The Gold Deer of Eurasia

The exhibition includes 224 items, 13 of which are on display for the first time. They are remarkable finds made by Ufa-based archaeologists under the direction of Anatoly Pshenichniuk during excavations of the Filippovka burial mounds in the Orenburg region of the southern Urals in the late 1980s that caused a sensation in the scholarly world.

These unique architectural finds are exceptionally beautiful and expressive works of art, the greater part of which are made of gold or decorated with gold elements. Two secret hiding-places in a grave that was plundered back in ancient times preserved untouched some remarkable gold artistic works in the Scythian-Siberian Animal style. The most unusual finds were massive wooden figures of deer with mighty branched antlers covered with gold plates. The image of the deer that also appears on other artefacts from Filippovka has become the central theme that provides the exhibition with its title.

Of great interest are the iron swords with zoomorphic images and gold finishing. No less fascinating is a set of formal tableware made of gold and silver that is believed to have come from Iran.

Despite the fact that the burial mounds were plundered back in ancient times, many items were left untouched, particularly those concealed in secret hiding-places: unique sculptures of deer executed in wood and faced with gold and silver plates, dress weaponry and elements of harness, numerous gold plates decorated in the Scythian animal style that adorned from wooden bowls, Achaemenid gold and silver vessels, and bronze cauldrons. In its entirety this striking and exceptional collection was previously practically unknown even to specialists, and so one of the chief tasks of the exhibition was to present this unique material to the general public.

The exhibition was preceded by a three-year period of preparation during which many of the items were restored by the Hermitage's specialists.

In the exhibition the Hermitage has presented a whole group of formal vessels decorated with images of real and fantastic beasts, scenes of attacks by predators, religious and hunting subjects. In total the museum's Scythian and Sarmatian collections account for 85 items, predominantly from the area north of the Black Sea, the northern Caucasus, Siberia and the Altai mountains. They are masterpieces of ancient art from the world-renowned "royal" Scythian burial sites -- the kurgans of Solokha, Chertomylik and Kul'-Oba, the Pazyryk burial mounds and also from the Siberian collection of Peter the Great.

The inclusion of these artefacts in the exhibition reflects the basic idea of the exhibition — to demonstrate the unity that characterizes the culture of the nomads of the steppe belt of Eurasia over a period of a thousand years and to show the unique distinct qualities of individual ethnic components.

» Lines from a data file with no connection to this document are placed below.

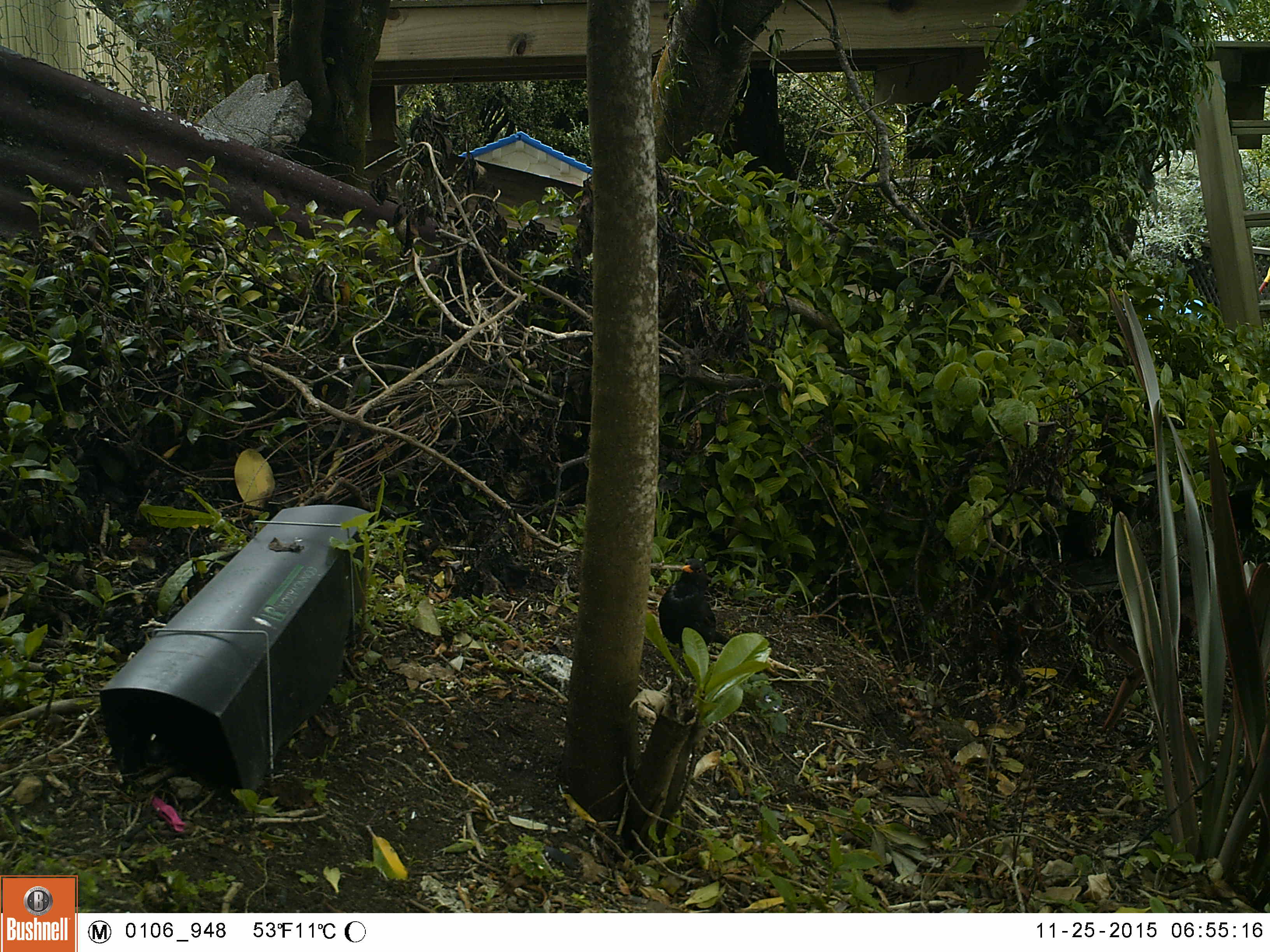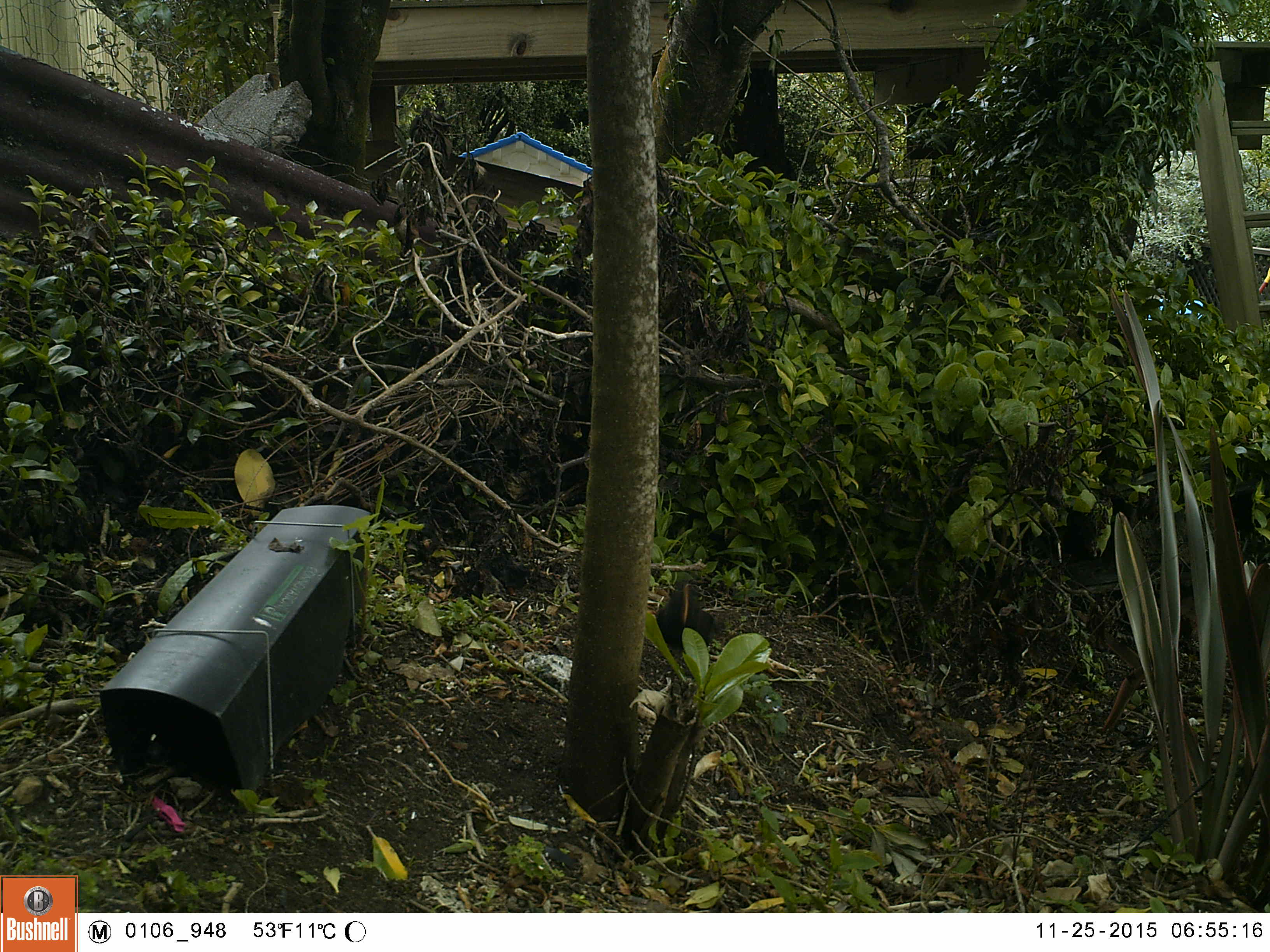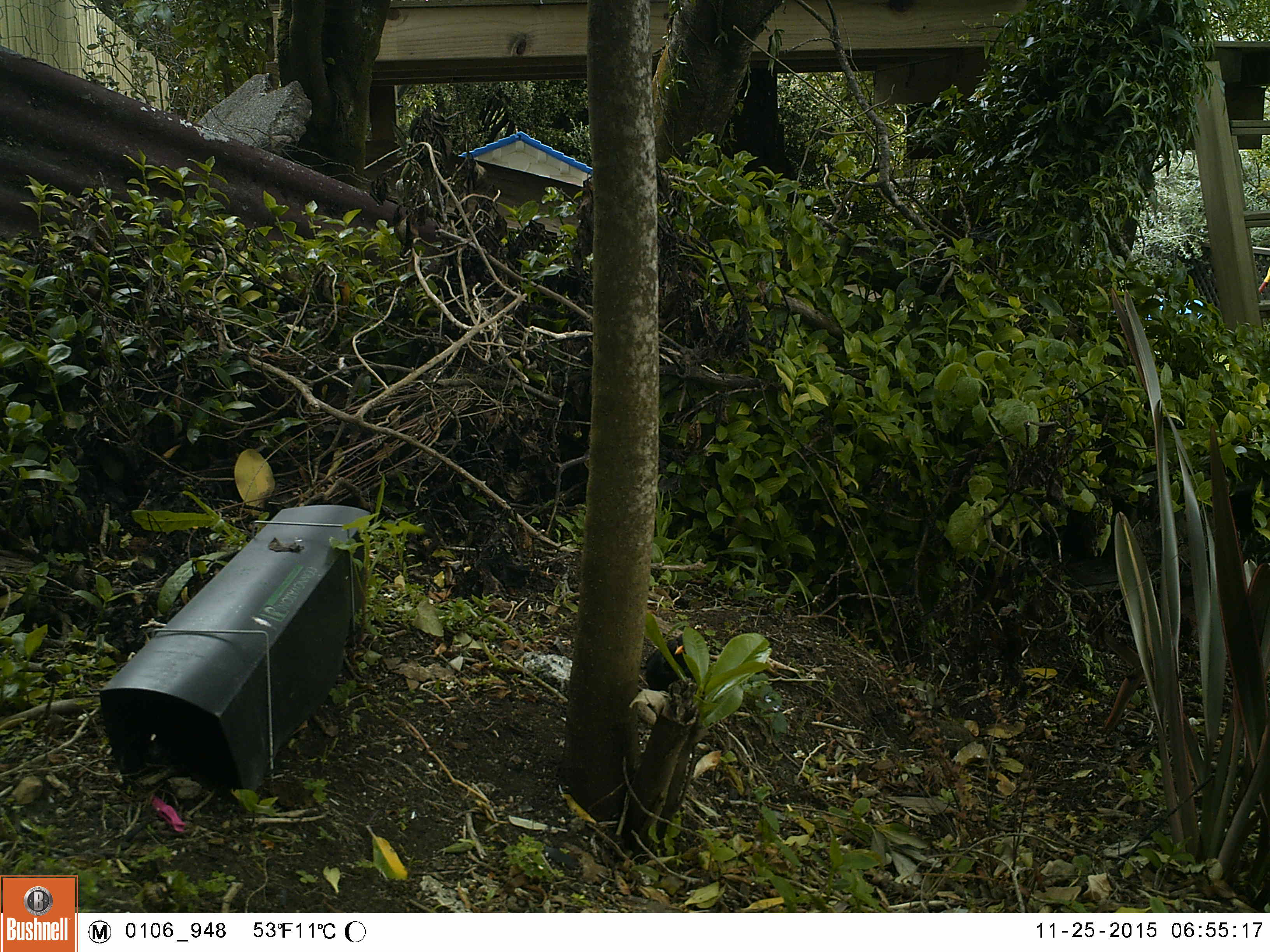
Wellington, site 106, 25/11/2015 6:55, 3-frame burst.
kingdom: Animalia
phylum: Chordata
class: Aves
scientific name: Aves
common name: bird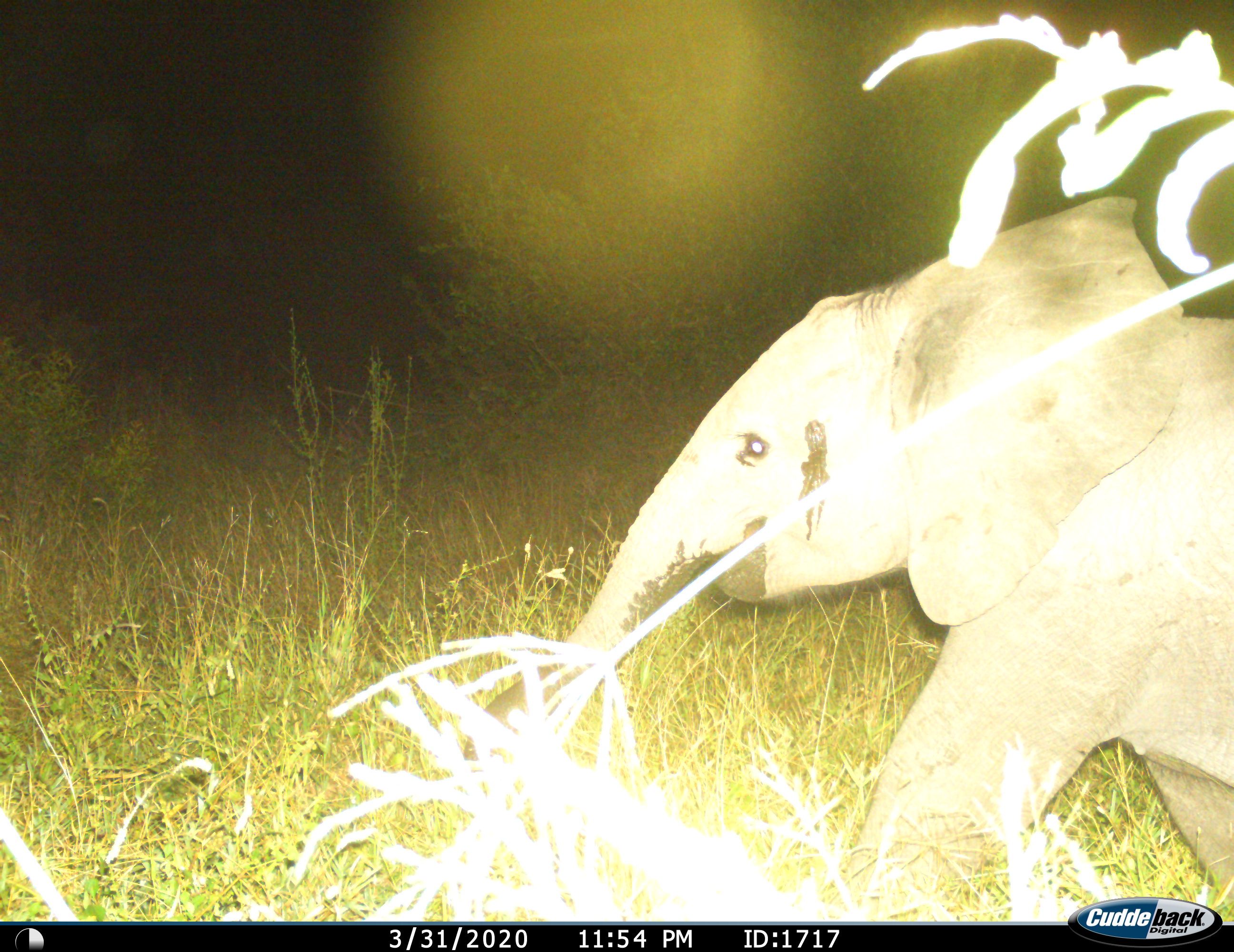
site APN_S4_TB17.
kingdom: Animalia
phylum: Chordata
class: Mammalia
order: Proboscidea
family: Elephantidae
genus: Loxodonta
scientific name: Loxodonta africana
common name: african bush elephant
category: elephant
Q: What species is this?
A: Elephant (african bush elephant) (Loxodonta africana).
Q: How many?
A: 1.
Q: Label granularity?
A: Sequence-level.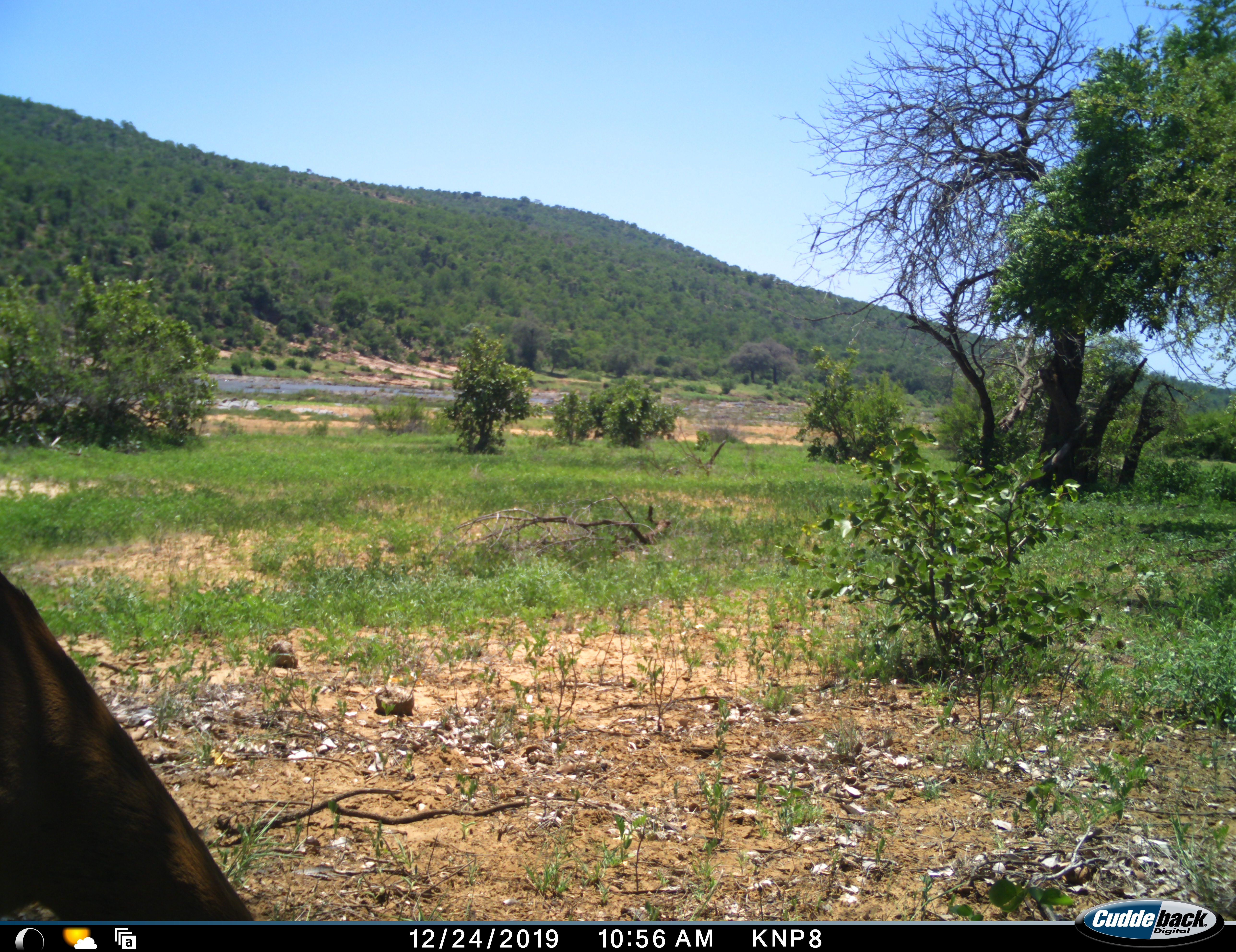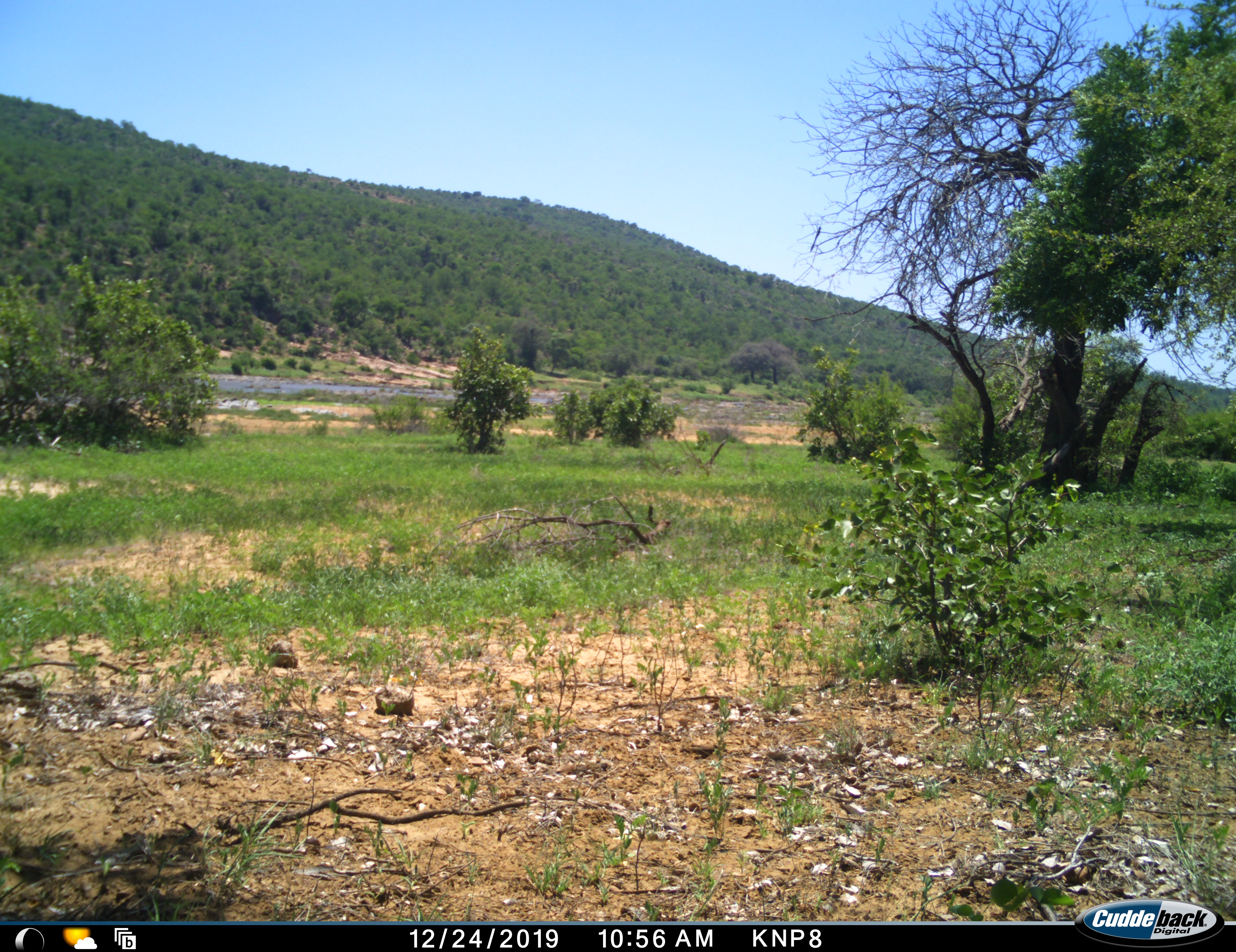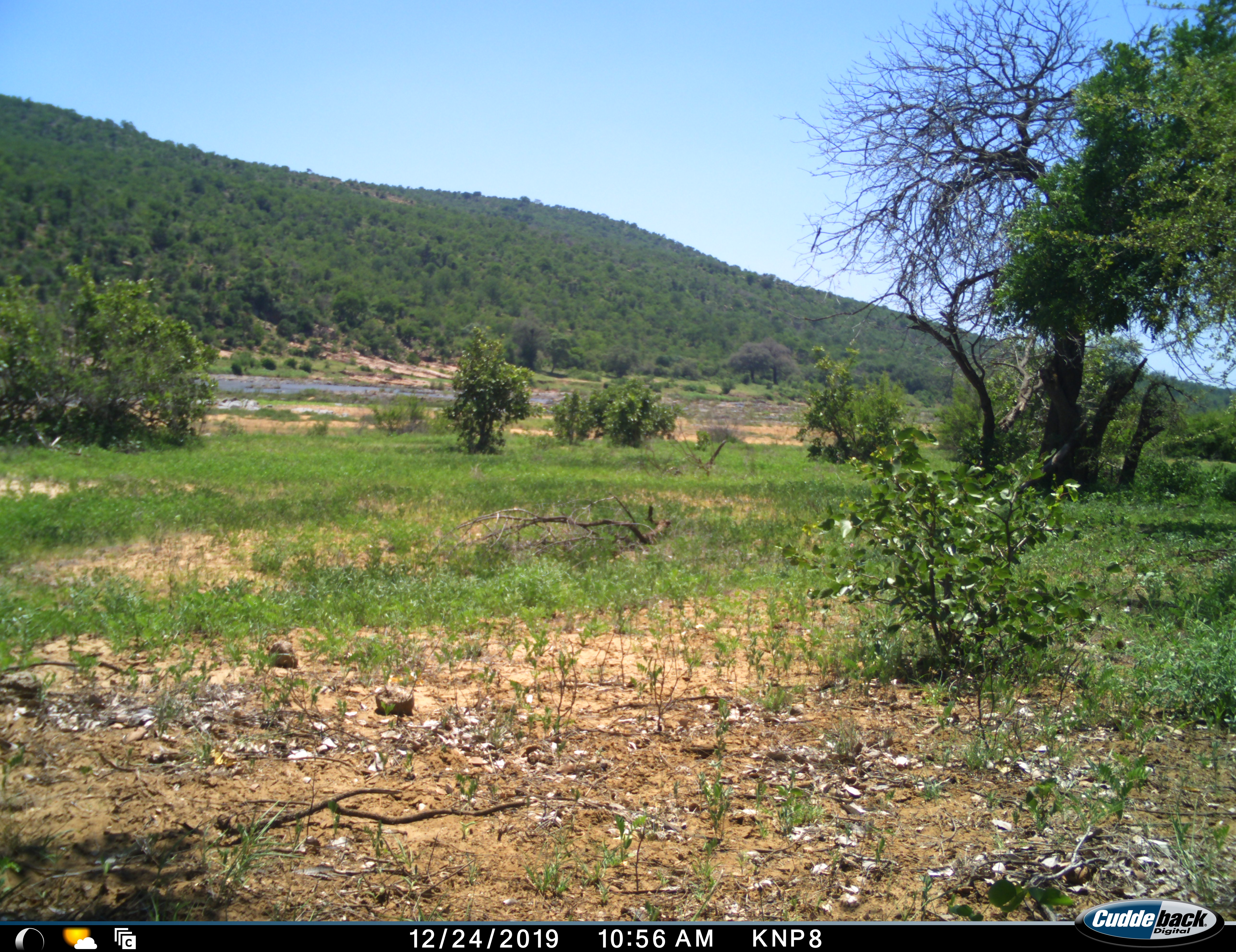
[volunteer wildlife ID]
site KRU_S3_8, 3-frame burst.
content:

Besides, the exhibition is intended to bring out the degree of interaction and mutual influence between different cultures, their openness, the variety of contacts (military, economic and diplomatic) between nomadic and urban civilizations, between the Scythian, Greek and Iranian worlds. The most vivid element reflecting the chief concept of the exhibition was to be the deer that is one of the main folklore and religious motifs in the ideology and artistic culture of the early nomads of Eurasia.

A scholarly conference is taking place in parallel with the exhibition.